И тогда юная сестра нашего ланисты предложила в качестве основы для дионисийского представления историю о Таис - и о гладиаторе, который мог бы быть ее возлюбленным, хотя на самом деле так и не стал. Будто бы, хоть она и умерла, он, подобно Орфею, отправился за ней в царство мертвых, победил чудовищ подземного мира и вывел ее в мир живых. И я подумала - почему нет? Дионисии - это истории о возрождении, может, и у меня есть какая-то надежда? Конечно, я знала, что Таис не вернется, но все же был способ вернуть себе младшую сестру, если бы мне удалось приоткрыть свое сердце. Роль Таис в мистерии должна была исполнять Аэлла, бывшая гетера, моя ученица и, до возвращения Таис, подруга. Мы были близки много лет, вместе пережили войну - и не вина Аэллы, что после возвращения Таис я Аэллу позабыла. В любви нет справедливости.
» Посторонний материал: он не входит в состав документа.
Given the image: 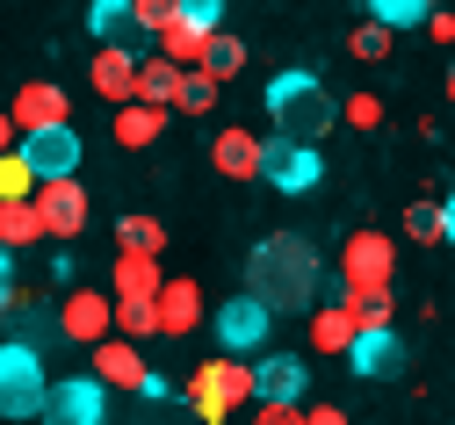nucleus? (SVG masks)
<instances>
[{"label": "nucleus", "instance_id": "21", "mask_svg": "<svg viewBox=\"0 0 455 425\" xmlns=\"http://www.w3.org/2000/svg\"><path fill=\"white\" fill-rule=\"evenodd\" d=\"M210 36H217V29H210ZM210 36H203V29H188V22L174 15V22L159 29V58H166L174 73H196V66H203V43H210Z\"/></svg>", "mask_w": 455, "mask_h": 425}, {"label": "nucleus", "instance_id": "9", "mask_svg": "<svg viewBox=\"0 0 455 425\" xmlns=\"http://www.w3.org/2000/svg\"><path fill=\"white\" fill-rule=\"evenodd\" d=\"M260 180L275 195H311L318 188V152L290 138H260Z\"/></svg>", "mask_w": 455, "mask_h": 425}, {"label": "nucleus", "instance_id": "15", "mask_svg": "<svg viewBox=\"0 0 455 425\" xmlns=\"http://www.w3.org/2000/svg\"><path fill=\"white\" fill-rule=\"evenodd\" d=\"M59 339H73V346H94V339H108V295H101V288H66Z\"/></svg>", "mask_w": 455, "mask_h": 425}, {"label": "nucleus", "instance_id": "36", "mask_svg": "<svg viewBox=\"0 0 455 425\" xmlns=\"http://www.w3.org/2000/svg\"><path fill=\"white\" fill-rule=\"evenodd\" d=\"M339 115H347L355 130H376V123H383V101H376V94H347V108H339Z\"/></svg>", "mask_w": 455, "mask_h": 425}, {"label": "nucleus", "instance_id": "27", "mask_svg": "<svg viewBox=\"0 0 455 425\" xmlns=\"http://www.w3.org/2000/svg\"><path fill=\"white\" fill-rule=\"evenodd\" d=\"M116 253H152V260H159V253H166V224H159V216H124V224H116Z\"/></svg>", "mask_w": 455, "mask_h": 425}, {"label": "nucleus", "instance_id": "41", "mask_svg": "<svg viewBox=\"0 0 455 425\" xmlns=\"http://www.w3.org/2000/svg\"><path fill=\"white\" fill-rule=\"evenodd\" d=\"M8 288H15V253L0 246V295H8Z\"/></svg>", "mask_w": 455, "mask_h": 425}, {"label": "nucleus", "instance_id": "6", "mask_svg": "<svg viewBox=\"0 0 455 425\" xmlns=\"http://www.w3.org/2000/svg\"><path fill=\"white\" fill-rule=\"evenodd\" d=\"M29 209H36L44 238H66V246H73V238L87 231V188H80V173H73V180H36Z\"/></svg>", "mask_w": 455, "mask_h": 425}, {"label": "nucleus", "instance_id": "4", "mask_svg": "<svg viewBox=\"0 0 455 425\" xmlns=\"http://www.w3.org/2000/svg\"><path fill=\"white\" fill-rule=\"evenodd\" d=\"M44 353L29 346V339H8L0 346V418L8 425H22V418H36V404H44Z\"/></svg>", "mask_w": 455, "mask_h": 425}, {"label": "nucleus", "instance_id": "35", "mask_svg": "<svg viewBox=\"0 0 455 425\" xmlns=\"http://www.w3.org/2000/svg\"><path fill=\"white\" fill-rule=\"evenodd\" d=\"M174 15H181L188 29H203V36H210V29L224 22V0H181V8H174Z\"/></svg>", "mask_w": 455, "mask_h": 425}, {"label": "nucleus", "instance_id": "32", "mask_svg": "<svg viewBox=\"0 0 455 425\" xmlns=\"http://www.w3.org/2000/svg\"><path fill=\"white\" fill-rule=\"evenodd\" d=\"M36 195V173L22 166V152H0V202H29Z\"/></svg>", "mask_w": 455, "mask_h": 425}, {"label": "nucleus", "instance_id": "2", "mask_svg": "<svg viewBox=\"0 0 455 425\" xmlns=\"http://www.w3.org/2000/svg\"><path fill=\"white\" fill-rule=\"evenodd\" d=\"M267 115H275V138L311 145V138H325V123H332L339 108H332V94H325L318 73L290 66V73H275V80H267Z\"/></svg>", "mask_w": 455, "mask_h": 425}, {"label": "nucleus", "instance_id": "3", "mask_svg": "<svg viewBox=\"0 0 455 425\" xmlns=\"http://www.w3.org/2000/svg\"><path fill=\"white\" fill-rule=\"evenodd\" d=\"M181 404H188L203 425H232V418L253 404V368H246L239 353H217V360H203V368L188 375Z\"/></svg>", "mask_w": 455, "mask_h": 425}, {"label": "nucleus", "instance_id": "26", "mask_svg": "<svg viewBox=\"0 0 455 425\" xmlns=\"http://www.w3.org/2000/svg\"><path fill=\"white\" fill-rule=\"evenodd\" d=\"M36 238H44V224H36L29 202H0V246H8V253H29Z\"/></svg>", "mask_w": 455, "mask_h": 425}, {"label": "nucleus", "instance_id": "7", "mask_svg": "<svg viewBox=\"0 0 455 425\" xmlns=\"http://www.w3.org/2000/svg\"><path fill=\"white\" fill-rule=\"evenodd\" d=\"M101 411H108V390H101L94 375L44 382V404H36V418H44V425H101Z\"/></svg>", "mask_w": 455, "mask_h": 425}, {"label": "nucleus", "instance_id": "12", "mask_svg": "<svg viewBox=\"0 0 455 425\" xmlns=\"http://www.w3.org/2000/svg\"><path fill=\"white\" fill-rule=\"evenodd\" d=\"M152 325L166 332V339H188L196 325H203V288L181 274V281H159V295H152Z\"/></svg>", "mask_w": 455, "mask_h": 425}, {"label": "nucleus", "instance_id": "10", "mask_svg": "<svg viewBox=\"0 0 455 425\" xmlns=\"http://www.w3.org/2000/svg\"><path fill=\"white\" fill-rule=\"evenodd\" d=\"M15 152H22V166H29L36 180H73V173H80V138H73V123L36 130V138H22Z\"/></svg>", "mask_w": 455, "mask_h": 425}, {"label": "nucleus", "instance_id": "38", "mask_svg": "<svg viewBox=\"0 0 455 425\" xmlns=\"http://www.w3.org/2000/svg\"><path fill=\"white\" fill-rule=\"evenodd\" d=\"M138 397H152V404H174V382H166V375H145V382H138Z\"/></svg>", "mask_w": 455, "mask_h": 425}, {"label": "nucleus", "instance_id": "22", "mask_svg": "<svg viewBox=\"0 0 455 425\" xmlns=\"http://www.w3.org/2000/svg\"><path fill=\"white\" fill-rule=\"evenodd\" d=\"M159 260L152 253H116V295H131V303H152L159 295Z\"/></svg>", "mask_w": 455, "mask_h": 425}, {"label": "nucleus", "instance_id": "39", "mask_svg": "<svg viewBox=\"0 0 455 425\" xmlns=\"http://www.w3.org/2000/svg\"><path fill=\"white\" fill-rule=\"evenodd\" d=\"M304 425H347V411H332V404H304Z\"/></svg>", "mask_w": 455, "mask_h": 425}, {"label": "nucleus", "instance_id": "40", "mask_svg": "<svg viewBox=\"0 0 455 425\" xmlns=\"http://www.w3.org/2000/svg\"><path fill=\"white\" fill-rule=\"evenodd\" d=\"M427 36H434V43H455V15L434 8V15H427Z\"/></svg>", "mask_w": 455, "mask_h": 425}, {"label": "nucleus", "instance_id": "1", "mask_svg": "<svg viewBox=\"0 0 455 425\" xmlns=\"http://www.w3.org/2000/svg\"><path fill=\"white\" fill-rule=\"evenodd\" d=\"M318 288H325V267L304 238H260V253L246 260V295L267 303V318L282 311H318Z\"/></svg>", "mask_w": 455, "mask_h": 425}, {"label": "nucleus", "instance_id": "34", "mask_svg": "<svg viewBox=\"0 0 455 425\" xmlns=\"http://www.w3.org/2000/svg\"><path fill=\"white\" fill-rule=\"evenodd\" d=\"M174 8H181V0H131V22H138V29H152V36H159V29H166V22H174Z\"/></svg>", "mask_w": 455, "mask_h": 425}, {"label": "nucleus", "instance_id": "43", "mask_svg": "<svg viewBox=\"0 0 455 425\" xmlns=\"http://www.w3.org/2000/svg\"><path fill=\"white\" fill-rule=\"evenodd\" d=\"M0 332H8V311H0Z\"/></svg>", "mask_w": 455, "mask_h": 425}, {"label": "nucleus", "instance_id": "19", "mask_svg": "<svg viewBox=\"0 0 455 425\" xmlns=\"http://www.w3.org/2000/svg\"><path fill=\"white\" fill-rule=\"evenodd\" d=\"M159 130H166V108H145V101H124V108H116V145H124V152L159 145Z\"/></svg>", "mask_w": 455, "mask_h": 425}, {"label": "nucleus", "instance_id": "11", "mask_svg": "<svg viewBox=\"0 0 455 425\" xmlns=\"http://www.w3.org/2000/svg\"><path fill=\"white\" fill-rule=\"evenodd\" d=\"M267 332H275V318H267V303H253V295H232V303L217 311L224 353H253V346H267Z\"/></svg>", "mask_w": 455, "mask_h": 425}, {"label": "nucleus", "instance_id": "37", "mask_svg": "<svg viewBox=\"0 0 455 425\" xmlns=\"http://www.w3.org/2000/svg\"><path fill=\"white\" fill-rule=\"evenodd\" d=\"M253 425H304V404H253Z\"/></svg>", "mask_w": 455, "mask_h": 425}, {"label": "nucleus", "instance_id": "17", "mask_svg": "<svg viewBox=\"0 0 455 425\" xmlns=\"http://www.w3.org/2000/svg\"><path fill=\"white\" fill-rule=\"evenodd\" d=\"M87 80H94V94H101L108 108H124V101L138 94V58H131L124 43H108V51H94V73H87Z\"/></svg>", "mask_w": 455, "mask_h": 425}, {"label": "nucleus", "instance_id": "8", "mask_svg": "<svg viewBox=\"0 0 455 425\" xmlns=\"http://www.w3.org/2000/svg\"><path fill=\"white\" fill-rule=\"evenodd\" d=\"M8 123H15V138L59 130V123H73V101H66V87H59V80H22V87H15V101H8Z\"/></svg>", "mask_w": 455, "mask_h": 425}, {"label": "nucleus", "instance_id": "25", "mask_svg": "<svg viewBox=\"0 0 455 425\" xmlns=\"http://www.w3.org/2000/svg\"><path fill=\"white\" fill-rule=\"evenodd\" d=\"M405 231L419 238V246H448V231H455V224H448V202H441V195L412 202V209H405Z\"/></svg>", "mask_w": 455, "mask_h": 425}, {"label": "nucleus", "instance_id": "18", "mask_svg": "<svg viewBox=\"0 0 455 425\" xmlns=\"http://www.w3.org/2000/svg\"><path fill=\"white\" fill-rule=\"evenodd\" d=\"M210 166H217L224 180H260V138L239 130V123L217 130V138H210Z\"/></svg>", "mask_w": 455, "mask_h": 425}, {"label": "nucleus", "instance_id": "24", "mask_svg": "<svg viewBox=\"0 0 455 425\" xmlns=\"http://www.w3.org/2000/svg\"><path fill=\"white\" fill-rule=\"evenodd\" d=\"M174 87H181V73L166 66V58H145V66H138V94H131V101H145V108H166V115H174Z\"/></svg>", "mask_w": 455, "mask_h": 425}, {"label": "nucleus", "instance_id": "42", "mask_svg": "<svg viewBox=\"0 0 455 425\" xmlns=\"http://www.w3.org/2000/svg\"><path fill=\"white\" fill-rule=\"evenodd\" d=\"M22 138H15V123H8V108H0V152H15Z\"/></svg>", "mask_w": 455, "mask_h": 425}, {"label": "nucleus", "instance_id": "33", "mask_svg": "<svg viewBox=\"0 0 455 425\" xmlns=\"http://www.w3.org/2000/svg\"><path fill=\"white\" fill-rule=\"evenodd\" d=\"M390 43H397V36H390L383 22H355V36H347V51L362 58V66H383V58H390Z\"/></svg>", "mask_w": 455, "mask_h": 425}, {"label": "nucleus", "instance_id": "20", "mask_svg": "<svg viewBox=\"0 0 455 425\" xmlns=\"http://www.w3.org/2000/svg\"><path fill=\"white\" fill-rule=\"evenodd\" d=\"M347 339H355L347 295H339V303H318V311H311V353H347Z\"/></svg>", "mask_w": 455, "mask_h": 425}, {"label": "nucleus", "instance_id": "14", "mask_svg": "<svg viewBox=\"0 0 455 425\" xmlns=\"http://www.w3.org/2000/svg\"><path fill=\"white\" fill-rule=\"evenodd\" d=\"M304 390H311V368L297 353H267L253 368V404H304Z\"/></svg>", "mask_w": 455, "mask_h": 425}, {"label": "nucleus", "instance_id": "31", "mask_svg": "<svg viewBox=\"0 0 455 425\" xmlns=\"http://www.w3.org/2000/svg\"><path fill=\"white\" fill-rule=\"evenodd\" d=\"M217 94H224V87H217L210 73H181V87H174V108H181V115H210V108H217Z\"/></svg>", "mask_w": 455, "mask_h": 425}, {"label": "nucleus", "instance_id": "5", "mask_svg": "<svg viewBox=\"0 0 455 425\" xmlns=\"http://www.w3.org/2000/svg\"><path fill=\"white\" fill-rule=\"evenodd\" d=\"M390 267H397V246H390L383 231H355L347 246H339V281H347V295L390 288Z\"/></svg>", "mask_w": 455, "mask_h": 425}, {"label": "nucleus", "instance_id": "28", "mask_svg": "<svg viewBox=\"0 0 455 425\" xmlns=\"http://www.w3.org/2000/svg\"><path fill=\"white\" fill-rule=\"evenodd\" d=\"M239 66H246V43H239V36H224V29H217V36L203 43V66H196V73H210V80L224 87V80H232Z\"/></svg>", "mask_w": 455, "mask_h": 425}, {"label": "nucleus", "instance_id": "13", "mask_svg": "<svg viewBox=\"0 0 455 425\" xmlns=\"http://www.w3.org/2000/svg\"><path fill=\"white\" fill-rule=\"evenodd\" d=\"M339 360H347L355 375L383 382V375H397V368H405V339H397L390 325H383V332H355V339H347V353H339Z\"/></svg>", "mask_w": 455, "mask_h": 425}, {"label": "nucleus", "instance_id": "30", "mask_svg": "<svg viewBox=\"0 0 455 425\" xmlns=\"http://www.w3.org/2000/svg\"><path fill=\"white\" fill-rule=\"evenodd\" d=\"M427 15H434V0H369V22H383L390 36L412 29V22H427Z\"/></svg>", "mask_w": 455, "mask_h": 425}, {"label": "nucleus", "instance_id": "23", "mask_svg": "<svg viewBox=\"0 0 455 425\" xmlns=\"http://www.w3.org/2000/svg\"><path fill=\"white\" fill-rule=\"evenodd\" d=\"M87 29H94V43H101V51H108V43H131V36H138L131 0H94V8H87Z\"/></svg>", "mask_w": 455, "mask_h": 425}, {"label": "nucleus", "instance_id": "16", "mask_svg": "<svg viewBox=\"0 0 455 425\" xmlns=\"http://www.w3.org/2000/svg\"><path fill=\"white\" fill-rule=\"evenodd\" d=\"M145 375H152V368H145V353H138L131 339H94V382H101V390H131V397H138Z\"/></svg>", "mask_w": 455, "mask_h": 425}, {"label": "nucleus", "instance_id": "29", "mask_svg": "<svg viewBox=\"0 0 455 425\" xmlns=\"http://www.w3.org/2000/svg\"><path fill=\"white\" fill-rule=\"evenodd\" d=\"M108 332H124V339H152V303H131V295H108Z\"/></svg>", "mask_w": 455, "mask_h": 425}]
</instances>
Аэлла вышла замуж, но теперь муж ее погиб во время восстания, и Аэлла надумала вернуться в профессию. Я завещала ей дом и все свое имущество. Я не представляла себе, тоскует ли до сих пор Аэлла по моей дружбе или уже отвернулась от меня, как прочие. Но как знать, подумала я, вдруг мистерия что-то да воскресит в моем сердце?
Аэлла в роли Таис была прекрасна как никогда - кажется, отблеск настоящей Таис упал на нее. Но главный бой во время вечерней мистерии - не постановочный, и ведется он на остром оружии. Наш Орфей погиб, он не смог одолеть владыку царства мертвых. Сценическая Аэлла-Таис не вернулась к жизни - и тогда я впервые до конца осознала, что и настоящая Таис никогда не вернется, что ее нет больше, и что мне никогда не перестанет быть невыносимо больно. Меланья подала мне бокал с вином, Кадмос сжал на прощание мою руку.
Всякому человеку, наверно, втайне любопытно, каков на вкус самый сильнодействующий яд. Что ж, я теперь знаю. Сказать о нем, что он невыносимо горек - это не сказать ничего. И вот, я выпила чашу до дна. Тридцать пять лет я танцевала на арене Помпей, и здесь, в твоем подземном храме, тоже оттанцевала все, что должна была. Теперь я прошу о забвении. Пусть я навсегда забуду все, и Помпеи пусть забудут безумную Электру, будто бы ее никогда не было.